Advertisement

‘He told me that happiness in life is to find your own potential.’

The children of Kester Avenue Elementary School walked under the long, covered arcade that connects all the buildings of the school. They were on the way to the auditorium to learn how a man had touched their lives even though he died before any of them was born.

Evident around them were the cool, straight lines, the expansive windows, the subtle manipulation of sunlight and shade that marked the work of a famous Los Angeles architect who helped introduce modern design to the city in the 1920s.

Kester Avenue School doesn’t look much different from several other Valley schools that incorporate the quiet ecological ideas of Richard Neutra.

Advertisement

But, in an area that is hardly distinguished for the originality of its architecture, the school just south of Burbank Boulevard is different. It’s a real Richard Neutra.

Principal Al Davis called the assembly last week to acquaint the upper-grade students with their part in the heritage of Neutra’s work.

The idea came about by accident, Davis said. One day a parent of one of the students mentioned that Neutra’s widow was still living in Los Angeles.

Advertisement

Not knowing what to expect, Davis invited her to speak. It turned out that she was well prepared.

As the students filed into the auditorium, Dione Neutra sat alone on stage. She was elegant in a green, floor-length dress and a heavy necklace of gold plates dotted with stones. She smiled pleasantly.

Without rising from her chair, Neutra spoke in a soft contralto voice with a prominent Swiss inflection. She offered a bit of history that even the staff of the school didn’t know.

Advertisement

She said that when the Los Angeles Board of Education asked her husband to design a school in the early 1950s, he was given a choice between a site on the Westside of Los Angeles and one in Van Nuys. He chose Van Nuys, she said, because he knew how hot the San Fernando Valley was and he was impressed by the presence of 200 walnut trees on the land where the school was going to be built.

She said her husband believed that the buildings people work in remove them too much from nature.

“He felt that the human species was happier when in contact with nature,” she said. “So he was the first architect that I know who developed the sliding glass door to put the people in the room in touch with the garden.”

His plan was to design Kester Avenue School around the walnut trees for coolness.

“Can you imagine how horrified he was after his contract was signed and he found out that they had cut down the walnut trees and only three were left,” she said. “Then he found out they were going to cut down the last three trees.

“Then he told me--and I don’t know if it was true--he said he wrote a letter to the Board of Education telling them that if they cut the last three trees down he would commit suicide and they would be the cause. Well, they didn’t cut the trees down and I think they’re still there today.”

Next she talked about life with the famous architect.

“How many of you know where Austria is?” she asked.

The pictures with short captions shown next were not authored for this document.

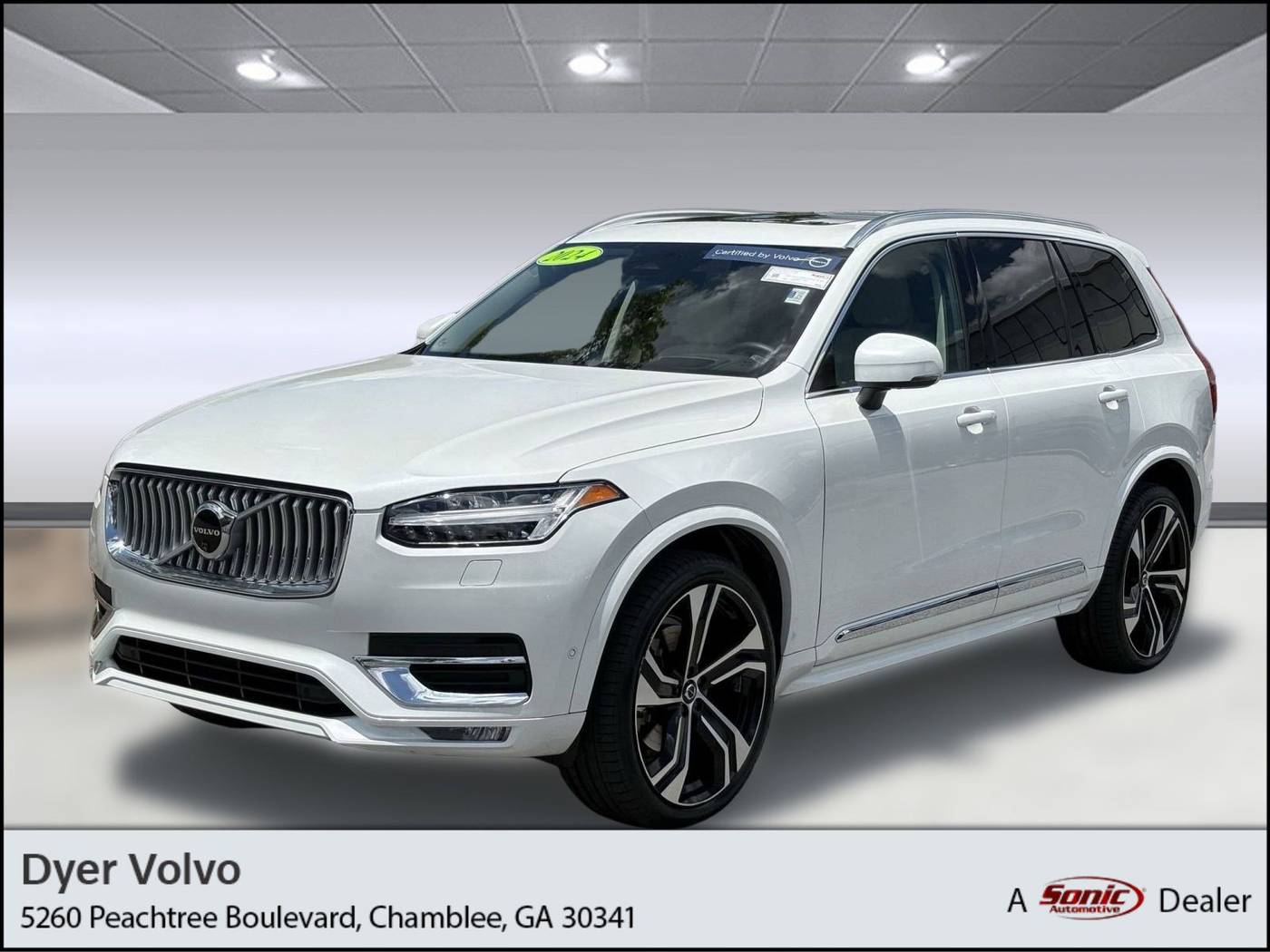 2024 Volvo XC90 Ultimate — SUV — 29,866 mi — Chamblee, GA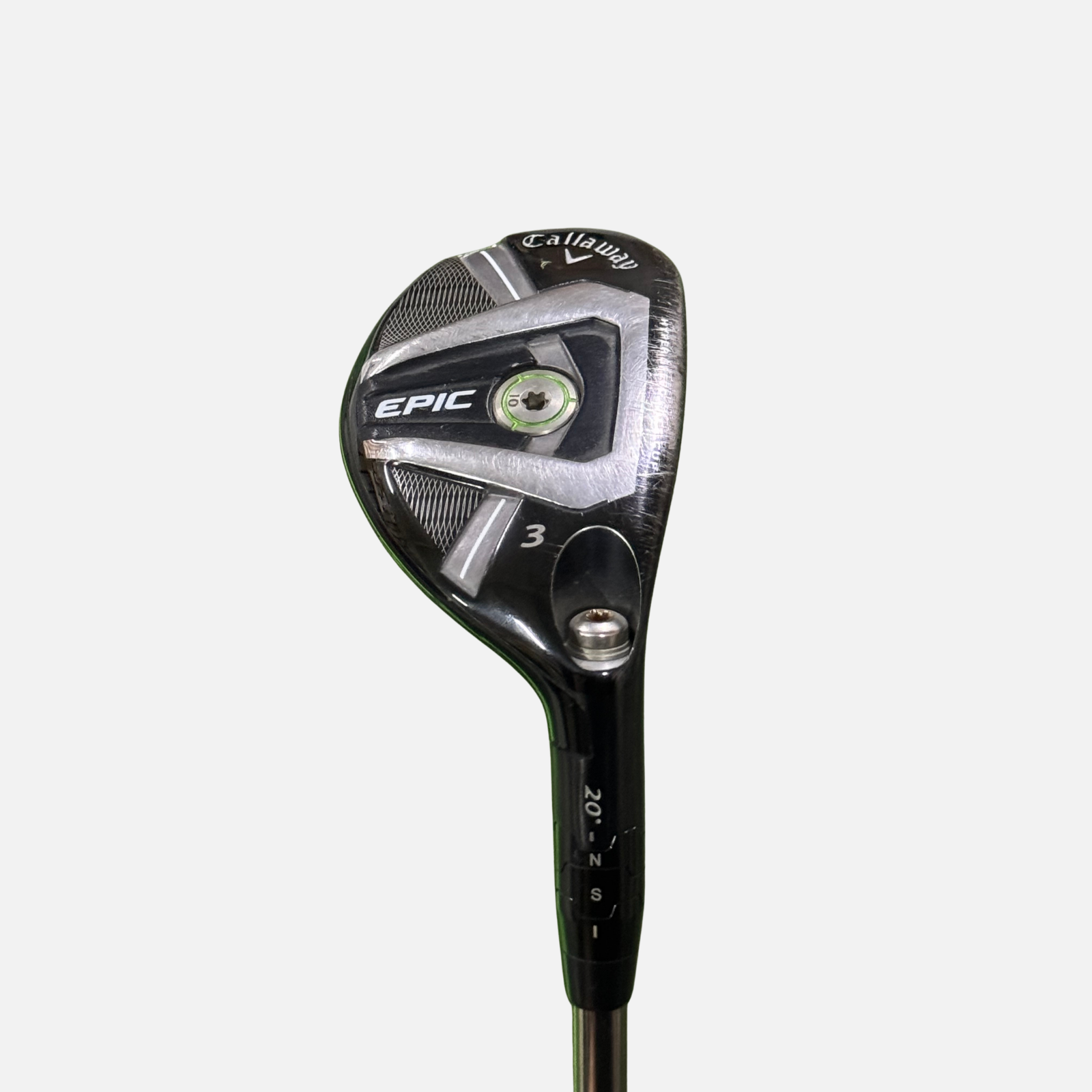 Hibrido Callaway Epic 3/20 Reg flex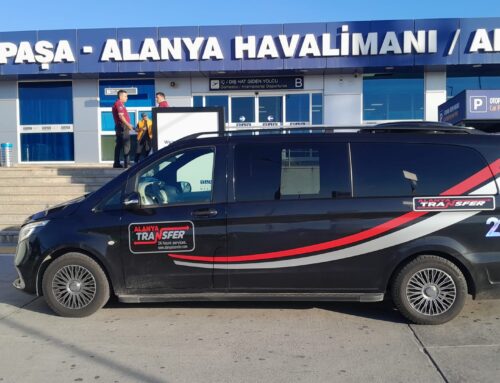 Gazipaşa Alanya Havalimanı – First Class Sitesi Belek Özel Transfer Hizmetleri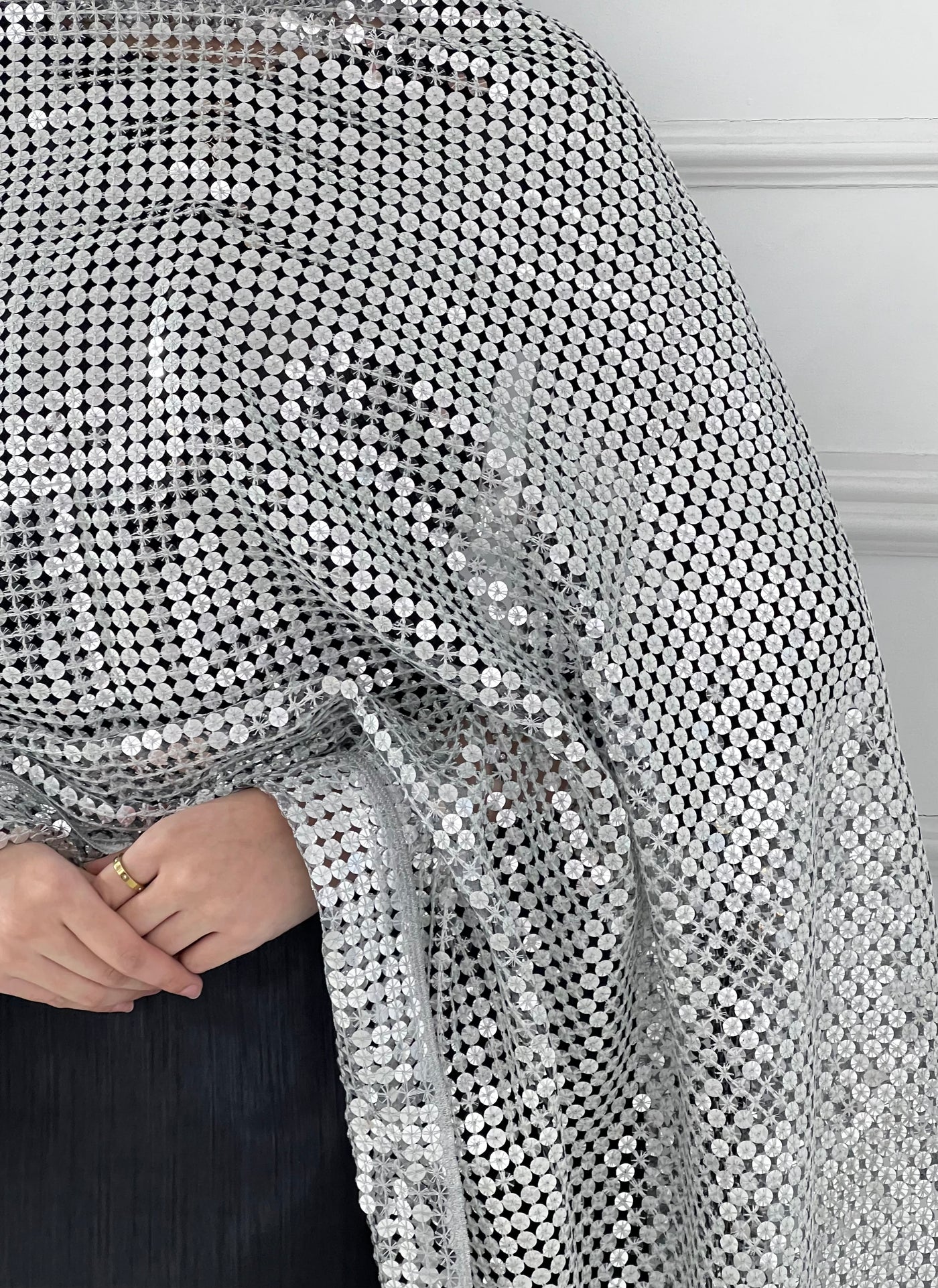 SMRW-01 - Sequence Duppatta - Memsaab Online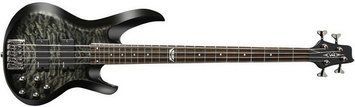 Бас-гітара VGS Cobra Charcoal Black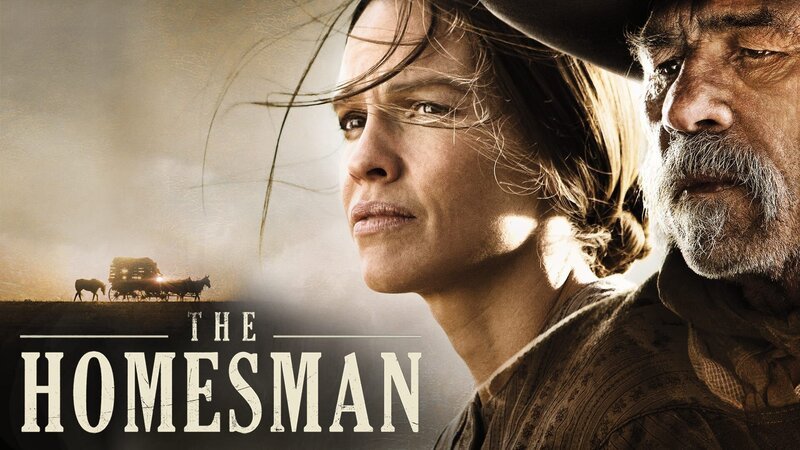 The Homesman – Artwork – Bild: LEONINE Studios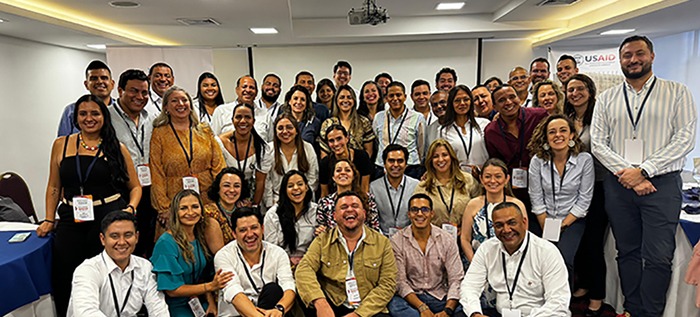 Red de Ciudades para la Acogida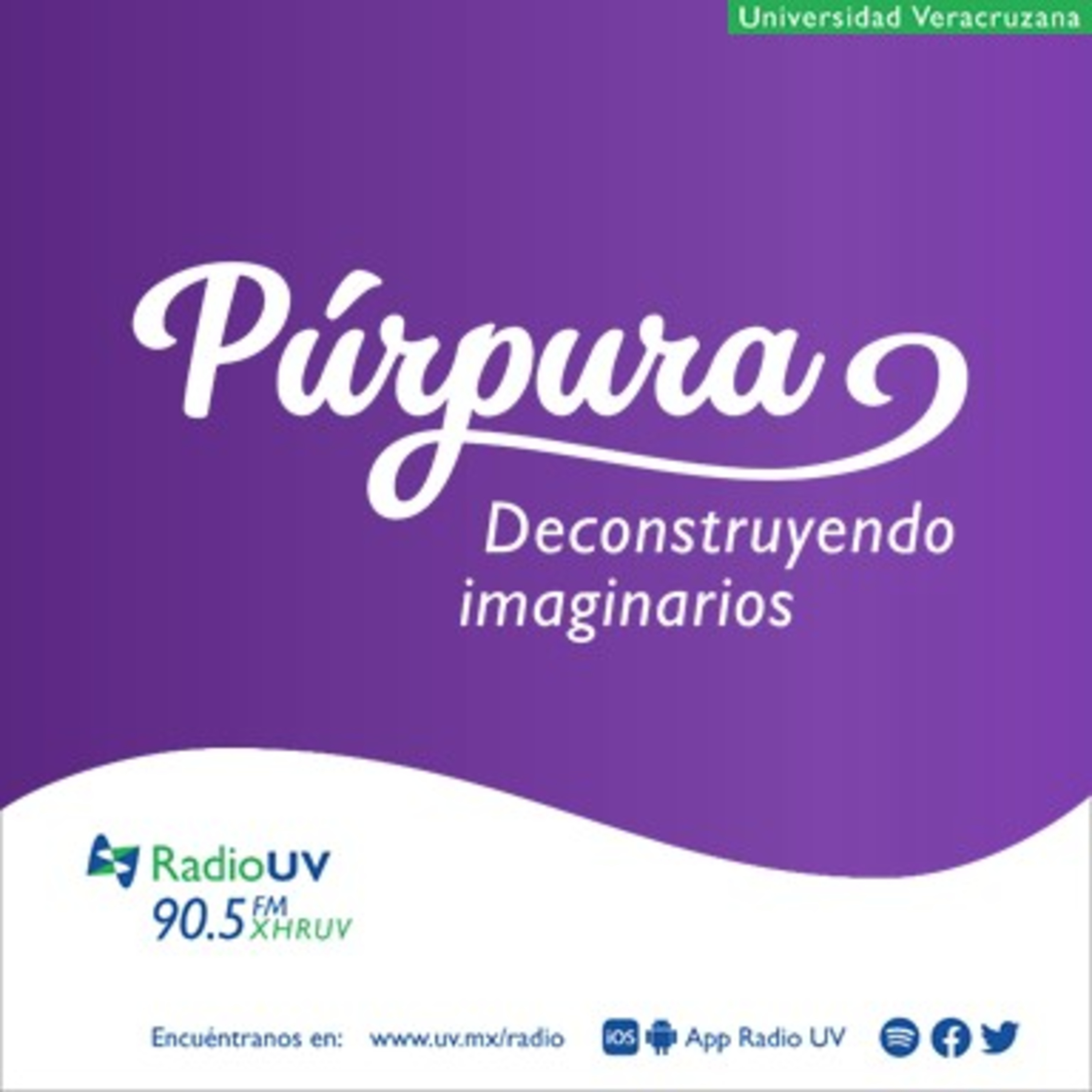 Púrpura - Teoría Queer  episode artwork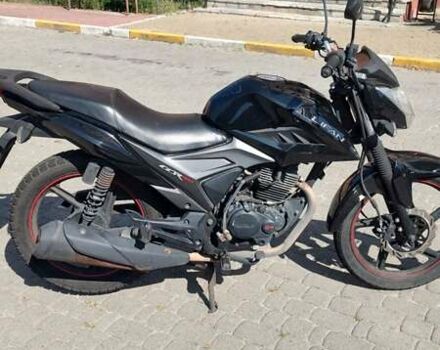 Черный Лифан LF150-2E, объемом двигателя 0.15 л и пробегом 22 тыс. км за 823 $, фото 5 на Automoto.ua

Most of the students raised their hands.

“Good for you,” she said. She said her husband was born in Austria and she was born in Switzerland and that they met when she was 18 years old and studying cello and voice in order to be a concert performer.

Advertisement

“The first time we went out together, he told me that happiness in life is to find your own potential,” she said. “Right then I decided I wanted to help him develop his potential. This I did for 48 years.”

In those years, she followed him to the United States because that’s where Neutra believed the future of architecture would be written.

While he was writing his chapter, she stood at his side, she said. Later she followed him back to Europe, where he died in 1970.

“When he died and I came home alone, my children were very worried what I was going to do with my own life,” she said. “I was not worried. I knew already what I was going to do. I was going to fulfill my own potential.”

She began studying cello and voice again.

“Now I am the only person in the world that can sing and play the cello at the same time.”

And she proved for the Kester Avenue children she could do it.

First Neutra played and sang Sum Cun Pran, which she said was a funny ballad in a dialect of French and Italian. She translated its lyrics like this:

“I lost my husband today. Do you how big my husband was? As big as my little finger.”

The children all giggled.

“I hunted for him everywhere in the garden,” she continued. “I finally found him hiding under a leaf. So I pressed him to my heart to warm him up. Do you know what happened to him then? The ants ate him up.”

Advertisement

She also sang a Scottish ballad, and two Swiss songs about Swiss cheese and calling the cows off the mountain. In that song she yodeled.

Then Neutra played the saraband from Bach’s Third Solo Suite in C Major.

When she was done, she gave Davis a book on her husband’s architecture that had pictures of the Kester Avenue School in it.

“We’ll be indebted to you forever,” Davis said.

“By the way,” Neutra said, standing up to reveal a tall and confident stature. “I’m 84, and I would like to tell you when you grow up, if you have a family and if you have children, to always remember to develop your own potential and don’t get bogged down.”

Quietly, the students filed out of the auditorium, having looked briefly into their past and, with luck, their future too.